In een verdere voorkeursuitvoering bevat de uitgangsmatrix een, bij voorkeur in een orthogonaal stelsel gerangschikte matrix fotodioden aan elk waarvan een schakelelement is toegevoegd, bijvoorbeeld in de vorm van elementen van een TFT-systeem. Signalen van individuele fotodioden of eventueel van foto-electronen detecterende dioden worden daarbij, voor externe uitlezing door transistoren in de TFT, doorgegeven aan drain-geleiders. Een beeld kan dan worden afgetast bijvoorbeeld door sequentiële pulstoevoer aan opvolgende gate-geleiders en bijvoorbeeld door middel van een schuifregister-uitlezing van elk van de gepulste elementen in de drain-geleiders.
In een verdere voorkeursuitvoering is een cylindervormig manteldeel van de omhulling door middel van een thermocompressieverbinding met een ingangsvenster en/of een uitgangswanddeel verbonden. Toepassing van thermocompressieverbindingen is in het bijzonder gunstig voor rechthoekige röntgenbeeldversterkerbuizen. Rechthoekige röntgenbeeldversterkerbuizen hebben beduidende voordelen omdat de beeldgeometrie daarvan is aangepast aan gebruikelijke beeldformaten van detectoren, monitoren etcetera. Aldus kan een meer directe relatie tussen een orthogonale uitgangsmatrix en een beeldweergave-inrichting worden gerealiseerd. Röntgenbeeldverstekerbuizen volgens de uitvinding kunnen door het ontbreken van een electronen optisch afbeeldingssysteem gemakkelijk rechthoekig worden uitgevoerd.
Een ingangsvenster van een buis volgens de uitvinding kan bestaan uit aluminium, titaan, glassy carbon, een laminaat zoals beschreven in OS 4,855,587 en dergelijke. Aluminium heeft een lage absorptie maar de beperkte sterkte daarvan kan noodzaken tot een relatief dik venster waardoor extra verstrooiing optreedt. Titaan is uiterst sterk waardoor strooiing kan worden geminimaliseerd. Met laminaten en glassy carbon kunnen genoemde voordelen in hoge mate worden gecombineerd.
Om onafhankelijk te zijn van een bepaalde maatvastheid van het ingangsvenster is het gunstig het ingangsschermmateriaal op een separate, in de omhulling te monteren, substraat aan te brengen. Een draagframe voor een dergelijk scherm is bijvoorbeeld met behulp van nokken met de buiswand verbonden. Tussen een, gebruikelijk uit aluminium bestaande drager voor het luminicentiescherm en een draagframe daarvoor kan een thermocompressieverbinding worden gevormd. Hierbij wordt in het bijzonder het om der wille van röntgentransmissie relatief dunne aluminiumsubstraat met de thermocompressieverbinding in het draagframe ingespannen. Het substraat wordt daartoe onder spanning om een hoek van het frame gevouwen en aldaar gehecht. Hierdoor zijn eventuele mechanische instabiliteiten zoals locaal doorbuigen van het substraat vermeden.

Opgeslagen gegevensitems

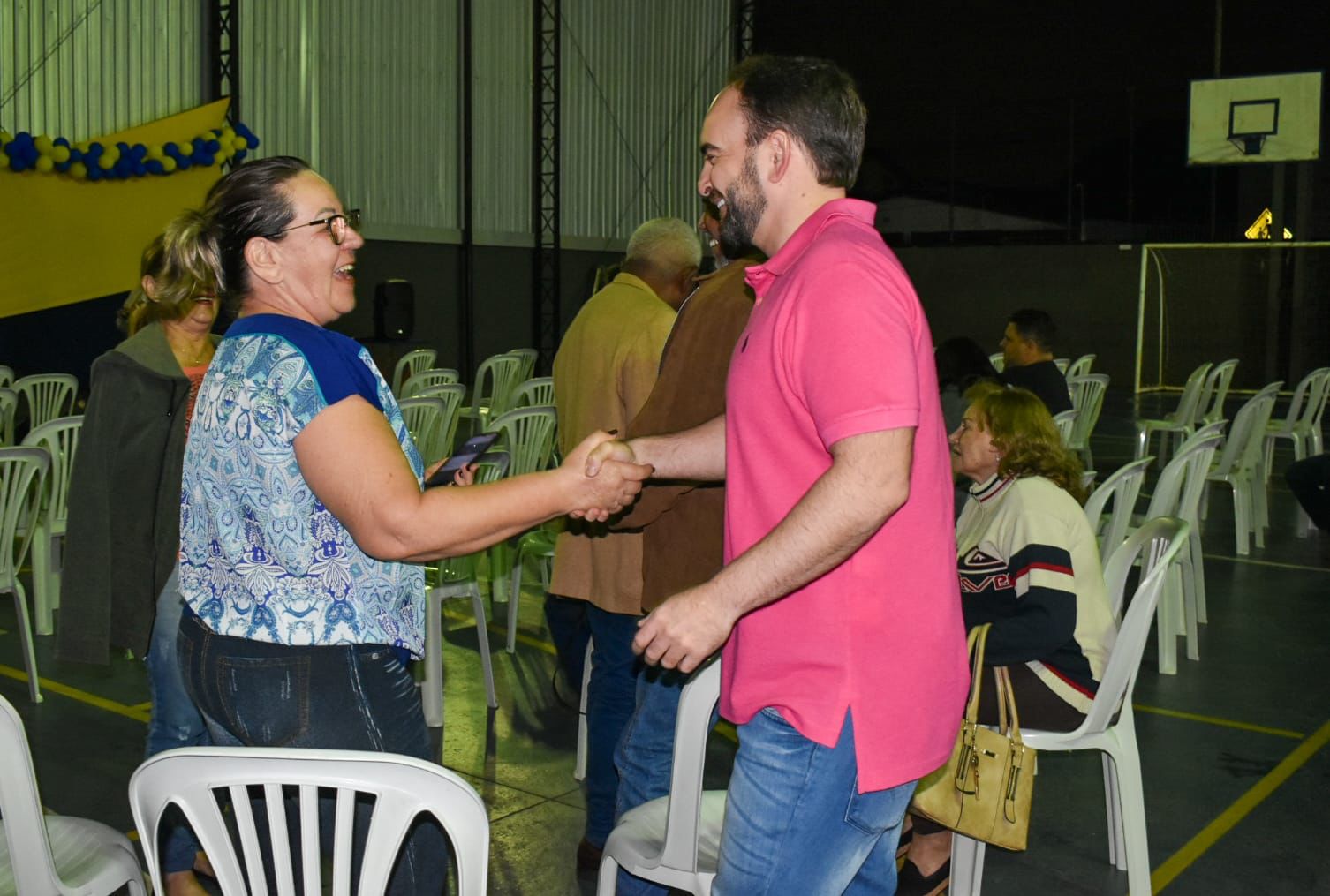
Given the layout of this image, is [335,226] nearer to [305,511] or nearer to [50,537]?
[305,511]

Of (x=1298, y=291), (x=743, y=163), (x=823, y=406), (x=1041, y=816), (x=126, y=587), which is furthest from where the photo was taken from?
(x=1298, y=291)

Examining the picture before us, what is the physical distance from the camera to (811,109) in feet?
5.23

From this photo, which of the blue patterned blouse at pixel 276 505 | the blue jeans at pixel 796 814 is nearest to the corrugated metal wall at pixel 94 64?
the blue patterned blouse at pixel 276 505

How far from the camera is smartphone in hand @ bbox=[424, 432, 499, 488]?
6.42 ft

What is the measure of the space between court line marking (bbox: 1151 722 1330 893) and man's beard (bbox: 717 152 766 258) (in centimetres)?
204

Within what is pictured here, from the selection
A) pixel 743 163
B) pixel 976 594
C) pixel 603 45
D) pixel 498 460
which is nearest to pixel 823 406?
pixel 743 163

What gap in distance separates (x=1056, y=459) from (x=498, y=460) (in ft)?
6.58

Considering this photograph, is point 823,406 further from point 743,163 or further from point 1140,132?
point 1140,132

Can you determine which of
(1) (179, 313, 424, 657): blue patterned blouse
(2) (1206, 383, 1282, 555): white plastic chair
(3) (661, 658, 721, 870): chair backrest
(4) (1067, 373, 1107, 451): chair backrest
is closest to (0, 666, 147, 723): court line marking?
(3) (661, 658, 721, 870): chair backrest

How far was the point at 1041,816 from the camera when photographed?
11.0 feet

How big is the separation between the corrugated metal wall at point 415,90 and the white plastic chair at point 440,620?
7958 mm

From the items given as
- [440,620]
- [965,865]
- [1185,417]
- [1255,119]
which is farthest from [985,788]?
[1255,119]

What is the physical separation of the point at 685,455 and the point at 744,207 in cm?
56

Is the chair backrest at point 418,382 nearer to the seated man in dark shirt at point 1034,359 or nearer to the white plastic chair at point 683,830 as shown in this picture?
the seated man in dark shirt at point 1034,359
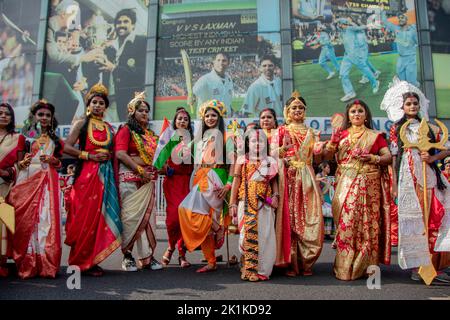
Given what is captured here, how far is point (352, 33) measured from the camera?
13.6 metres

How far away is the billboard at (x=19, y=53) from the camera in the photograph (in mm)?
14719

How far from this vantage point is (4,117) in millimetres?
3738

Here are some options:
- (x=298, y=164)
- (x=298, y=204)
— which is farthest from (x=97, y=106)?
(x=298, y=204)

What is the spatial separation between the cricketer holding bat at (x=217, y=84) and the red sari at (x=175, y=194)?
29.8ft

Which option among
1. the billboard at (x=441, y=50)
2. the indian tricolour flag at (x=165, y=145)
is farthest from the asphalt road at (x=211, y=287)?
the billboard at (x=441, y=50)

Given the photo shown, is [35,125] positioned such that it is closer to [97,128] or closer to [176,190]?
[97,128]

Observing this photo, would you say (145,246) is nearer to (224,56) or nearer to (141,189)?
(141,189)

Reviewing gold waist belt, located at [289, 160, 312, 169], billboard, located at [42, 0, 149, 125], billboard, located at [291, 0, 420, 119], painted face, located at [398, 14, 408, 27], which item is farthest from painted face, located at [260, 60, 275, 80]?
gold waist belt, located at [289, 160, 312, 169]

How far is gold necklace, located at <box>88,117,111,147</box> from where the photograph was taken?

- Uit te voeren:
**a)** Neem uit de leestekst letterlijk alles over vanaf "In een verdere voorkeursuitvoering is" tot en met "rechthoekig worden uitgevoerd.".
**b)** Welk materiaal voor het ingangsvenster is volgens de leestekst uiterst sterk?

- Antwoorden oefening:
**a)**
In een verdere voorkeursuitvoering is een cylindervormig manteldeel van de omhulling door middel van een thermocompressieverbinding met een ingangsvenster en/of een uitgangswanddeel verbonden. Toepassing van thermocompressieverbindingen is in het bijzonder gunstig voor rechthoekige röntgenbeeldversterkerbuizen. Rechthoekige röntgenbeeldversterkerbuizen hebben beduidende voordelen omdat de beeldgeometrie daarvan is aangepast aan gebruikelijke beeldformaten van detectoren, monitoren etcetera. Aldus kan een meer directe relatie tussen een orthogonale uitgangsmatrix en een beeldweergave-inrichting worden gerealiseerd. Röntgenbeeldverstekerbuizen volgens de uitvinding kunnen door het ontbreken van een electronen optisch afbeeldingssysteem gemakkelijk rechthoekig worden uitgevoerd.

**b)** Titaan.